Roget: TT facing boiling frog syndrome

Ancel Roget
Ancel Roget

The head of the Joint Trade Union Movement (JTUM) Ancel Roget yesterday accused government of deluding the population into believing an austerity-type Budget containing IMF conditionalities was the only possible method out of the current economic straits.

Addressing a post-budget forum at the Paramount Building, Circular Road in San Fernando, Roget also likened the country to a frog being placed in a pot of water slowly being heated.

“What we are witnessing here is the boiler frog syndrome. If you take this frog and throw it into a pot or bucket of boiling water, the frog will immediately jump out. But if you put the frog in the pot and start to heat the water and you turn up the temperature degree by degree, the frog will over time adjust itself to that temperature and be acclimatised. Sooner or later, you will have a boiling frog,” Roget said.

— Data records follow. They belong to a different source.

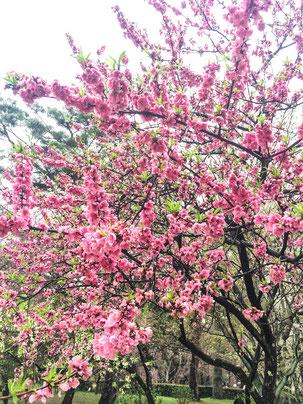 京都御苑で花見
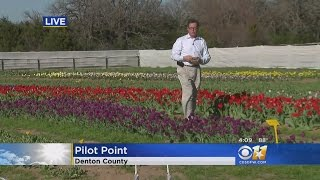 Tulip Farm Flourishes In Pilot Point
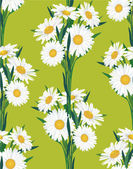 Seamless pattern with bouquets of chamomiles on green background — Stock Vector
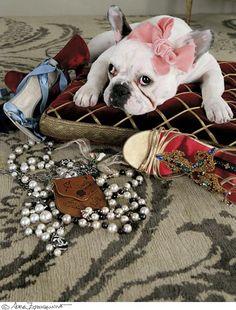#SaraZorraquino photo #BelénZavala styling #Glamour magazine #SPAIN #DOG #accessories #jewelry #shoes  #luxury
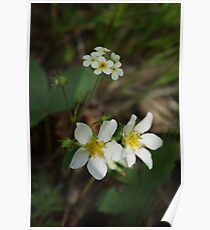 Wildflowers Of Kananaskis Country Poster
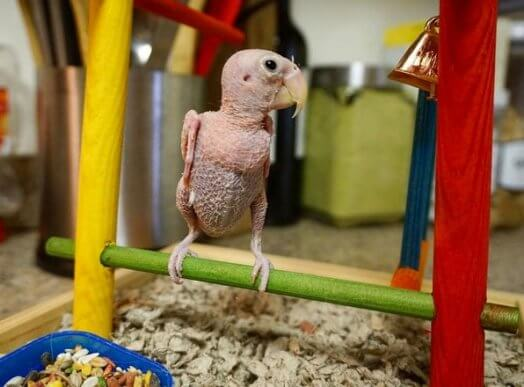Conheça Rhea, o pássaro sem penas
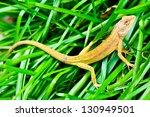 Chameleon On The Leaf.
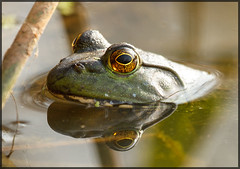 The Eyes have it! (MurrayH77) Tags: nature john wildlife frog heinz bullfrog nwr autofocus physis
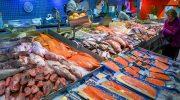 5 дешевых видов рыбы, которые часто продают под видом дорогих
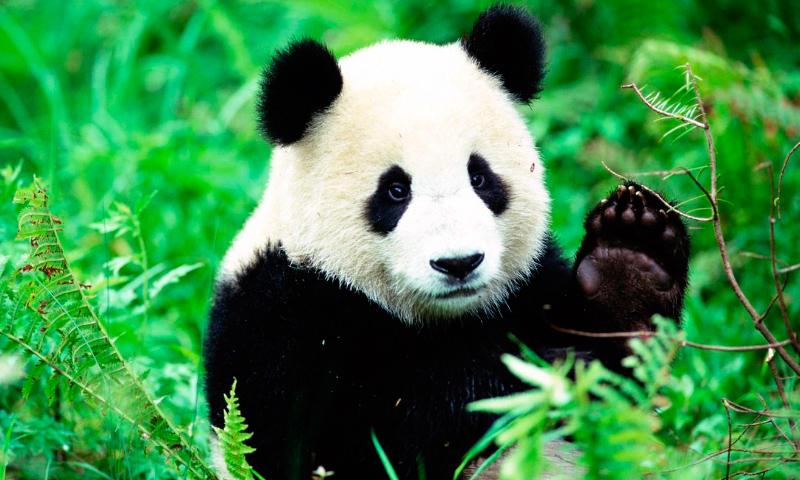 Animales que ya no se encuentran en peligro de extinción - osos-panda
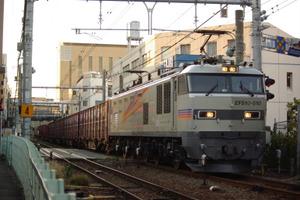 Imgp1560
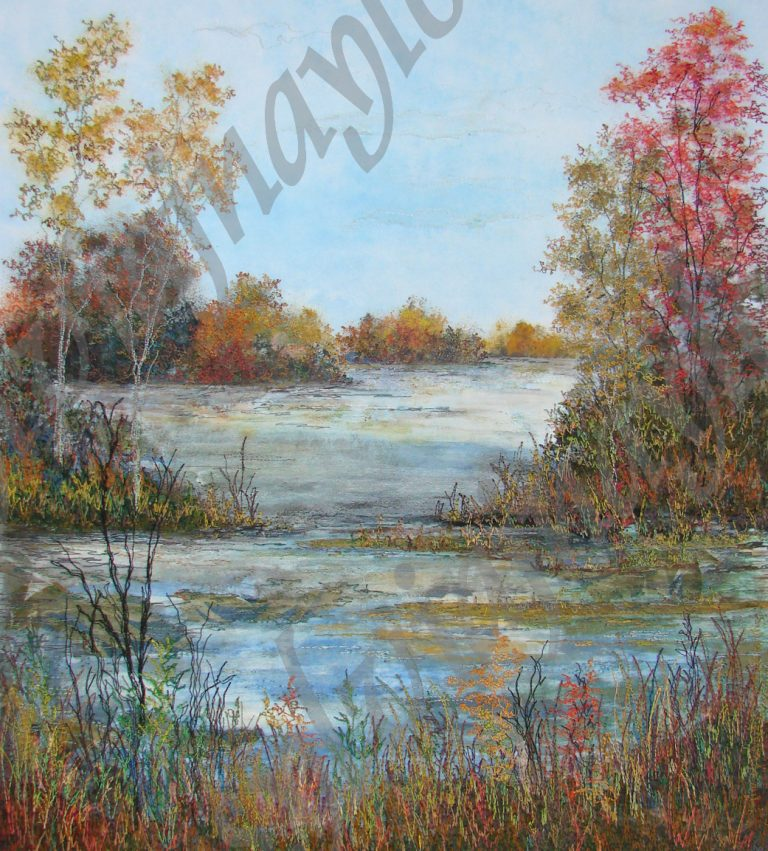 fall in the wetlands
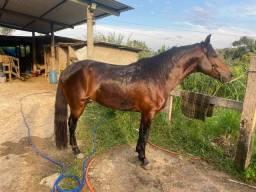 Cavalo Mangalarga marchador a venda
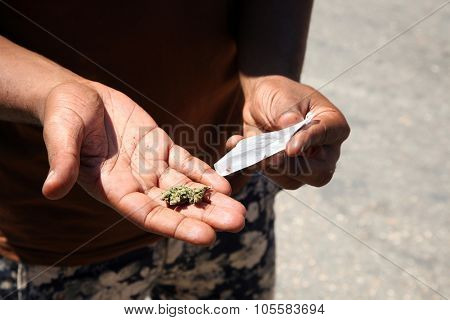 an unidentifiable person rolls a Marijuana Cigarette aka Joint, Blunt, or Number. Marijuana is quickly becoming legal in the united states as is increasing used as a medicinal herb.
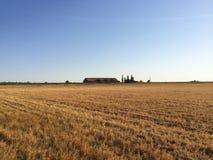 Поля фермера Стоковые Изображения RF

“The frog will be saying that everything is ‘ok’ with this water that I find myself in...hot, boiling water.”

He said measures in the 2018 Budget were ones prescribed by the International Monetary Fund (IMF). “They are telling you they don’t want to go to the IMF, but they are imposing IMF conditionalities. Make no mistake about it, removal of subsides, increased taxes and all of these measures are in fact prescriptions of the IMF,” Roget said.

He said Finance Minister Colm Imbert has been talking with the IMF and has promised to impose its conditionalities and austerity measures. Referring to Imbert last year saying he had raised gas prices on two separate occasions and no one rioted, Roget said:

“So he increase gas price even more and to compound the issue, he increase the price of diesel by removing the level of subsidy and immediately you are hearing from those who provide transportation, they are saying that they cannot help but to pass that cost on and we know what that is going to do with the cost of living.”

He said Imbert was even intent on taxing the dreams of those playing Play Whe. “Their idea is to tax their way out of recession and no real plan to grow our way out of this situation, and there is absolutely no model anywhere in the world where this approach had been taken and it has proven to be successful,” he said.

Roget said the union was keeping a close eye on the restructuring plans for state-owned oil company Petrotrin, saying it had to be included in any plan for the company, which might end up “in the image and likeness of the private interest in this country, which, yet for another time, will not benefit all of us.”